> Written exercise: Continue the short piece about not writing, set on a walk along the Hornton Road, picking up after its final sentence.

On Writing: On not.

I walk through Horley, on the Hornton Road. I walk beneath the dark belly of a ley lundai, smelling foreign woods in the Oxfordshire air: hot dust, pine resin. A woodpigeon coo-coo,cichoos above my head. It’s almost dark, goose-bumps rise like velcro teeth on my arms. A car pulls out from Sor Brook Farm, the driver flicking on its lights, not seeing me beneath the trees.

I walk on, watching my feet, my brown toes with dark-red nail polish, slow-moving in the heavy dusk. My once-sparkled silver flipflops are desultory in their sound: slip-slap. Slip…slap.

Then I feel his footsteps, sliding through mine.

‘Where’ve you been?’ he asks, and I hear his tone. Aggrieved. As if I’ve no right. ‘Why don’t you write any more?’

‘I do,’ I tell him. My voice is mild.

‘You don’t,’ he says. ‘Not what anyone can read, anyway. So what’s the point?’

I watch my feet. Slip-slap.

> Data provided:

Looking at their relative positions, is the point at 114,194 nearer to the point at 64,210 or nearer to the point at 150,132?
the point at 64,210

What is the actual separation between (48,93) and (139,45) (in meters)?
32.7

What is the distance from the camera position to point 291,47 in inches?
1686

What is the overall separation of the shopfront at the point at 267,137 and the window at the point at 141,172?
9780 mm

> Written response:
‘So’s that it?’ he says. ‘You’ve finished?’

I stop, pushing my hands down, past my denim shorts, them clumsily back, searching for the too-tight pockets. My hands. Usually so busy: dog leads, children’s plaits; zips, stuck dolly-clothes, un-stuck lego. Shopping bags, wooden spoons, fistfuls of flowers. The keyboard of my laptop.

I pull them free, and look at them. Feel the need in my fingers, the buzz of a strength that was gone, and is now returning.

‘I’ll write,’ I say.

He steps towards me. ‘You did it again,’ he says. He lifts a hand as if to touch my arm, but we both know he never will. ‘You got lost, didn’t you?’

‘No,’ I say. ‘Not so bad. I got tired, this time. Just tired.’

‘So you’ll write?’

I nod. ‘I’m back,’ I want to say, but my words stick fast to my teeth, like too many toffees. By the time my tongue works them free, he’s gone.

I turn for home, and I feel it again, through my bones. The beat of something joyous. The re-starting of an energy that I don’t control but depend upon utterly. The energy without which my world is miserable and beige, everything I love beyond a curtain I cannot draw.

I smile, suddenly, and fling out my arms as I walk. My feet hit the ground with a different rhythm, the old one, with purpose and direction. Slippety-slap, slippety-slap, echoing, repeating: vital and alive.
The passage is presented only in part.